In the Face of Unrelenting Opposition from Cape May County, Ørsted Abandons Ocean Wind One and Ocean Wind Two Projects

At approximately 3 a.m. Eastern Daylight Time, November 1, 2023, on an earnings call from its Headquarters in Copenhagen, the Danish offshore wind corporation Ørsted announced that it is abandoning its Ocean Wind One  and Ocean Wind Two offshore wind projects off the coast of Cape May County, New Jersey. The announcement comes after more than two years of aggressive and unrelenting legal and public opposition led by the County of Cape May. The last straw for Ørsted appears to have been the filing by the County and multiple private sector Plaintiffs of a massive, unprecedented federal lawsuit challenging federal permits issued for the Ørsted Ocean Wind One project.

cape may

“This is a great day for the people and businesses of Cape May County,” said County Commission Director Len Desiderio. “This is a great day for the Atlantic Ocean. This is a great day for the whales and dolphins. The massive, reckless experiment known as Ocean Wind One has been stopped and Ocean Wind Two abandoned. There were many who consistently told us that we were wasting our time, that there was nothing we could do about the project being built. Well, I am happy that the County Board of Commissioners and so many in our business community and the grassroots groups that have been protesting did not listen to the naysayers. We are a small county down here at the southernmost point of New Jersey, but we knew all along that our economy, our environment, our very way of life was at stake Ørsted has walked away from Ocean Wind One, but we are not walking away from this fight. We intend to redouble our efforts to ensure that our horizon remains free of massive offshore industrialization.”

Ørsted CEO Mads Nipper told investors that Ørsted was walking away from the Ocean Wind One and Ocean Wind Two projects because, “Ørsted has taken the decision to cease the development of the Ocean Wind 1 and 2 projects…Ørsted has updated its view on certain assumptions, including tax credit monetization and the timing and likelihood of final construction permits.

“There is no doubt that our efforts played a significant roll in Ørsted’s decision to abandon Ocean Wind One and Ocean Wind Two,” said Former New Jersey Superior Court Judge, Michael J. Donohue, of the law firm of Blaney, Donohue & Weinberg in Avalon, New Jersey, who serves as Special Counsel on Offshore Wind to Cape May County. “When we began opposing Ørsted’s actions more than two years ago, they said we were wasting our time. Many friends and adversaries throughout this fight took to referring to me as Don Quixote and told us we were as crazy as he was. But there was too much at stake to give up. They said there was nothing that could stop the Ocean Wind One project. When we litigated before the Board of Public Utilities, they told us we were irresponsible for opposing something that was a fait accompli. When we made Ørsted sue us in order to get road permits and file easements, they said we were being unreasonable.  When we filed appeals to the Appellate Division of the Superior Court, we were told we were wasting the Court’s time. Without all of these actions by the County of Cape May, Ørsted’s path forward would have been much more attractive. Economic factors certainly impacted Ørsted’s decision to abandon Ocean Wind One. But there can be no doubt that after all that was done over by the County over the past two years, when the County of Cape May, the Cape May County Chamber of Commerce, the Wildwood Hotel and Motel Association and a group of brave businesses from our Fisheries community had the courage to file an unprecedented federal lawsuit challenging Ørsted’s federal permits, it is clear that the situation became untenable for them. Hundreds of thousands of acres of the Atlantic Ocean environment, as well as our local tourism and fisheries economies have been saved as a result.”

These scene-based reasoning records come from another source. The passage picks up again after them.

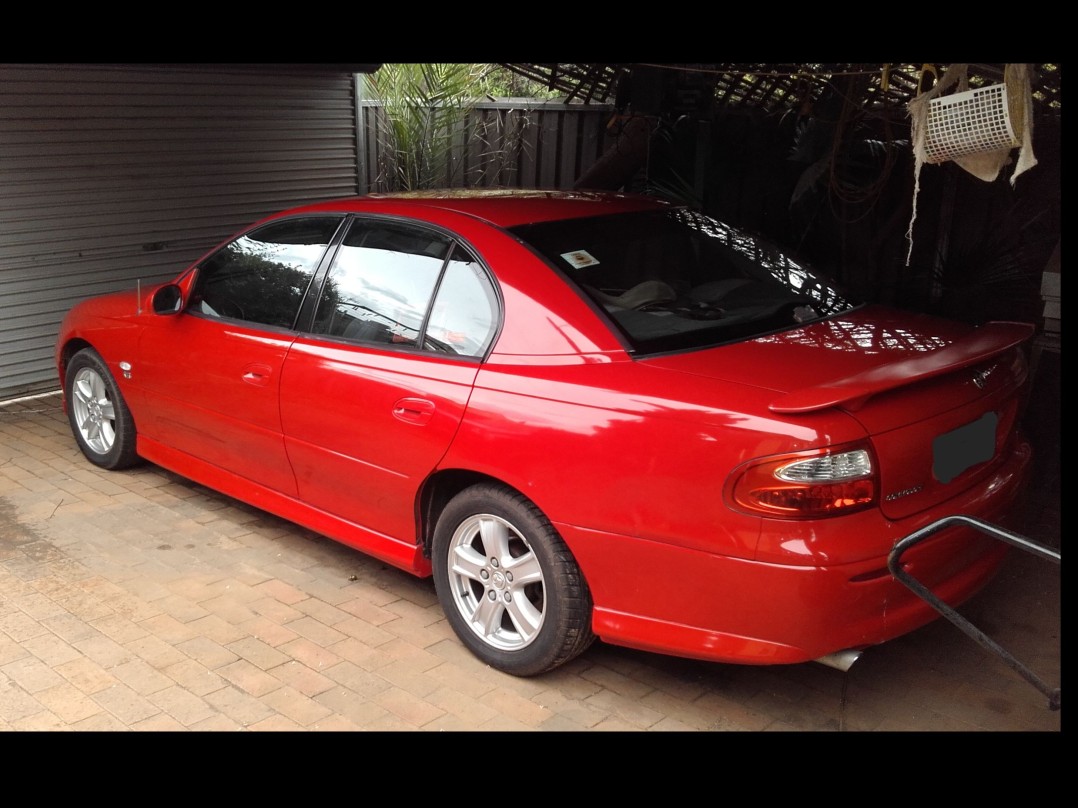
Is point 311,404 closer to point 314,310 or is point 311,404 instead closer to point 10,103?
point 314,310

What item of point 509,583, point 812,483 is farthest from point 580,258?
point 812,483

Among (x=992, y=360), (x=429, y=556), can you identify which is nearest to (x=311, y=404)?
(x=429, y=556)

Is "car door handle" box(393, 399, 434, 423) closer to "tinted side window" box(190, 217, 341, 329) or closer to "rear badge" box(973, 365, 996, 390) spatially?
"tinted side window" box(190, 217, 341, 329)

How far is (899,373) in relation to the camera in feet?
9.95

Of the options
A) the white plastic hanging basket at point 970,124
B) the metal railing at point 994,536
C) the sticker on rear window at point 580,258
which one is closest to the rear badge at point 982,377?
the metal railing at point 994,536

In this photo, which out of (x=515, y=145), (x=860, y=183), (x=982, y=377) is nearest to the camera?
(x=982, y=377)

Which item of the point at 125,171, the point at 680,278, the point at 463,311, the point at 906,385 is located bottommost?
the point at 906,385

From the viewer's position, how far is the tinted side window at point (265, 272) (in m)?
4.45

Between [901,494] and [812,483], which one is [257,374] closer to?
[812,483]

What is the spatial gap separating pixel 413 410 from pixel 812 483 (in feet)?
5.01

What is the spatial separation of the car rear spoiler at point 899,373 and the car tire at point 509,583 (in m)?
0.96

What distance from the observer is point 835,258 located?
7.05 meters

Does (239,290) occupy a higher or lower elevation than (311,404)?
higher
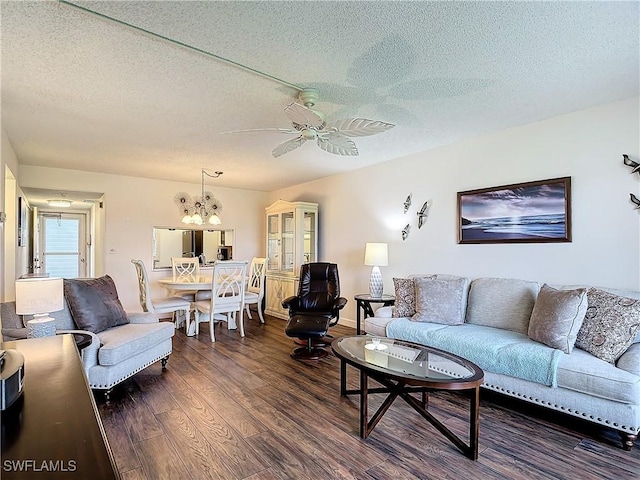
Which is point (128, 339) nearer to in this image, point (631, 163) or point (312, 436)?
point (312, 436)

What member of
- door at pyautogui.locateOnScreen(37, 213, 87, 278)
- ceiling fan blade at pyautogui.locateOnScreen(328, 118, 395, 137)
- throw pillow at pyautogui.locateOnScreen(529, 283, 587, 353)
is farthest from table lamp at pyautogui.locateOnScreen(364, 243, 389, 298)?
door at pyautogui.locateOnScreen(37, 213, 87, 278)

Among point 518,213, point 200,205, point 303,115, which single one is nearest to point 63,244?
point 200,205

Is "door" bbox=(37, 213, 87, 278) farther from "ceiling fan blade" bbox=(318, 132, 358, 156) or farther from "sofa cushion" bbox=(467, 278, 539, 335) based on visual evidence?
"sofa cushion" bbox=(467, 278, 539, 335)

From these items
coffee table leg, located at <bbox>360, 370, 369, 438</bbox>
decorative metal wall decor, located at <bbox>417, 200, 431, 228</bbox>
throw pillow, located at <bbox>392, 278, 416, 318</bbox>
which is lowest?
coffee table leg, located at <bbox>360, 370, 369, 438</bbox>

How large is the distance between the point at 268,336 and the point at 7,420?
159 inches

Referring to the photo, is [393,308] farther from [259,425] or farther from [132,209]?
[132,209]

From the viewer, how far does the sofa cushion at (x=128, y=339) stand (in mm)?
2707

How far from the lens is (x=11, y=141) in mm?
3887

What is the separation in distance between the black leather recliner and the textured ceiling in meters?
1.87

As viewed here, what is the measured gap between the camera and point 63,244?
864cm

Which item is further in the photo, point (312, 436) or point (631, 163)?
point (631, 163)

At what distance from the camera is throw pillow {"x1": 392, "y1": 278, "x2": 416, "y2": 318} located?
3.72 metres

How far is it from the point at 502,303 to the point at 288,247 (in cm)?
368

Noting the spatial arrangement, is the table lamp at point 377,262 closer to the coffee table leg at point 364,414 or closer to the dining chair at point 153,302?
the coffee table leg at point 364,414
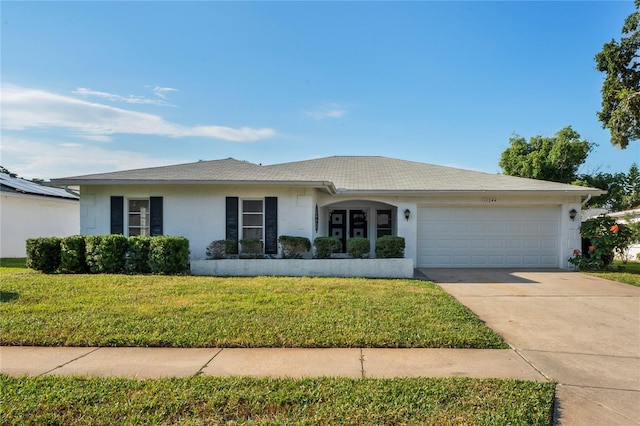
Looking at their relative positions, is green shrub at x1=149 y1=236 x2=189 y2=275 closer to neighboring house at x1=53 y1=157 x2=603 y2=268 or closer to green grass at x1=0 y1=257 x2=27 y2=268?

Along with Donohue’s firm, Blaney, Donohue & Weinberg, the County enlisted Roger and Nancie Marzulla of the Marzulla Law Firm of Washington, D.C., Dan Ginolfi and Howard Marlowe of Warwick Consulting of Washington, D.C., Anthony Bocchi of the Cullen Dykman law firm’s Hackensack office, and the attorneys of Cultural Heritage Partners of Richmond, Virginia.

“I want to commend Judge Donohue for the unrelenting effort he has put in coordinating our legal and public relations efforts. Our litigation approach has been forceful and unprecedented. Our media campaign has spread the news of Cape May County’s efforts around the world. There is no doubt that without the County of Cape May’s efforts on the legal and media fronts, along with our private sector partners and the grassroots organizations, Ørsted would not have felt such significant pressure to abandon the Ocean Wind One and Ocean Wind Two projects. I also want to thank Congressman Jeff Van Drew for his passionate and unceasing efforts on our behalf on the federal level. This is a great story of how a community pulled together against extremely powerful forces and ended up prevailing in the protection of our environment, our economy and our way of life.”